#### [Exercise passage]
There were two different treatments:
- Blue line: 100% of the protein came from fishmeal (fishmeal-based diet)
- Green line: 100% of the protein came from vegetable sources (vegetable diet)
The diets for these two groups were switched on day four. Interestingly, there was a drop in feeding levels for both diets. That means that even the fish that received a vegetable diet before day four, that switched over to what was assumed to be a more palatable diet (the fishmeal diet), also had a drop in feeding level; nevertheless, that drop in feeding level recovered much quicker than the other group. From this trial, two crucial metrics regarding palatability were identified:
- The drop in feeding level after the diet switch
- The recovery period needed from the change
“If we quantify this effect for all the alternatives, we can calculate and make the best combination between the alternatives to get the same performance as what we had with the fishmeal,” noted Lamberigts.
2. Performance: The fish has a need for essential nutrients
Energy is the driver of growth. When the energy level increases, the feed conversion ratio (FCR) decreases and the growth performance of the animal rises. Furthermore, energy is responsible for 70% of feed cost. “So, if we increase the energy level of a certain feed by 10%, we also increase the price of that feed by 70%,” said Lamberigts.
But what is energy? The gross energy is the energy that is available in that feed ingredient. If the animal can digest that energy, it becomes digestible energy. If the digestible energy is correctly transferred into the animal’s body or maintenance, it becomes net energy.
Comparing the net energy of different types of feed, as well as considering palatability and sustainability, can help producers choose the best feed for performance.
3. Pollution: The fish requires good water quality
Three main factors that affect water quality are:
- Uneaten feed
- Ammonia and phosphorus excretion
- Feces (how fast they sink, what part is settleable and what part is suspended)
An example of pollution control is fat digestibility, which depends a lot on the water temperature. Pollution in terms of fat is becoming a big problem in trout farms with a low water temperature (below 8° Celsius), especially if the feeding level is high.
A fatty acid with a low melting point, like linseed or soy oil, has high fat digestibility. In that case, even if the water temperature goes down, the effect is low.
Alltech Coppens knows the fatty acid composition of their different alternatives to fishmeal and fish oil. Consequently, they can use this model to predict fat digestibility and prevent fat from polluting the water.
4. Planet: The environmental sustainability of the feed
“Being sustainable and assuring that we can grow this industry further, it is becoming a necessity that we quantify the effect of our products, of our raw materials, of our fishmeal alternatives on the environmental impact,” said Lamberigts.

#### [Information]
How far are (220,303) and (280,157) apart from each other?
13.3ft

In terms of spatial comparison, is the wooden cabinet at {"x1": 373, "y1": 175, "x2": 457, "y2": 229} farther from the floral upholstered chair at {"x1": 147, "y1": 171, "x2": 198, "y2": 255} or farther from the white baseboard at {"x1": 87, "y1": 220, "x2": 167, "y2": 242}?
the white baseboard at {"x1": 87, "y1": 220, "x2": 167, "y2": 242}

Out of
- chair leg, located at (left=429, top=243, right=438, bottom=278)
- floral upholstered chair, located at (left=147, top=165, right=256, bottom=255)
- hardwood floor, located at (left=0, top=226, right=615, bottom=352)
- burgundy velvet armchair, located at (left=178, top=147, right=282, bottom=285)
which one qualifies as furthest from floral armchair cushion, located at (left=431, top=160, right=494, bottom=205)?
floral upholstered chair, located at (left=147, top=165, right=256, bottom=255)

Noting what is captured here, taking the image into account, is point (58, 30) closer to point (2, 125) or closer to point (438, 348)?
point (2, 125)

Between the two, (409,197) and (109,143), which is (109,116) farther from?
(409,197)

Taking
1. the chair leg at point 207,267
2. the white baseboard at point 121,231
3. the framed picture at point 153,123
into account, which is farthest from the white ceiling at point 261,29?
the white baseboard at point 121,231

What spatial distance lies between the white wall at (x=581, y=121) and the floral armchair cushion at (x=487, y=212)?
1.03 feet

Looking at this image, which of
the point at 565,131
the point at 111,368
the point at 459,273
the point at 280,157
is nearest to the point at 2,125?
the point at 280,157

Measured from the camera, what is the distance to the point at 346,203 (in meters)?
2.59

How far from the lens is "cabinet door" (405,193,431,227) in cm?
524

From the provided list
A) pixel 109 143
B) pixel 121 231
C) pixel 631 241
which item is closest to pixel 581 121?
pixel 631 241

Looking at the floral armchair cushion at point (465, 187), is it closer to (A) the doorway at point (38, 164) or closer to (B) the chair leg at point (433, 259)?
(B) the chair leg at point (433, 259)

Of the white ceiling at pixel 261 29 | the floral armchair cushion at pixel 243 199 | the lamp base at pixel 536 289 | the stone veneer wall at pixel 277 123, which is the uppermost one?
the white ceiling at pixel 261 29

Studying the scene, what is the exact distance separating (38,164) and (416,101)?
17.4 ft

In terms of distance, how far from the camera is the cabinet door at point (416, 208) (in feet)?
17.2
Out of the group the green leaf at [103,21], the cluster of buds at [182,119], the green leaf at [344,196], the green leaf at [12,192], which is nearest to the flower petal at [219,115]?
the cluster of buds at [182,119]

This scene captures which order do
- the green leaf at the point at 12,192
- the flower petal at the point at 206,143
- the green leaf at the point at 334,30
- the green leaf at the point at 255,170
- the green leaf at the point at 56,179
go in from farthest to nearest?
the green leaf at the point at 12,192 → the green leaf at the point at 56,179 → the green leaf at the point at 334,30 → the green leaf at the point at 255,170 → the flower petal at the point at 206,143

#### [Activity 1]
From the fish feed passage, pull out the portion starting with "An example of" and going on through "level is high.".
#### [Activity 2]
List the three main factors that the fish feed passage says affect water quality.
The material comes from a separate source and has no connection to the fish feed passage.

#### [Task result 1]
An example of pollution control is fat digestibility, which depends a lot on the water temperature. Pollution in terms of fat is becoming a big problem in trout farms with a low water temperature (below 8° Celsius), especially if the feeding level is high.

#### [Task result 2]
- Uneaten feed
- Ammonia and phosphorus excretion
- Feces (how fast they sink, what part is settleable and what part is suspended)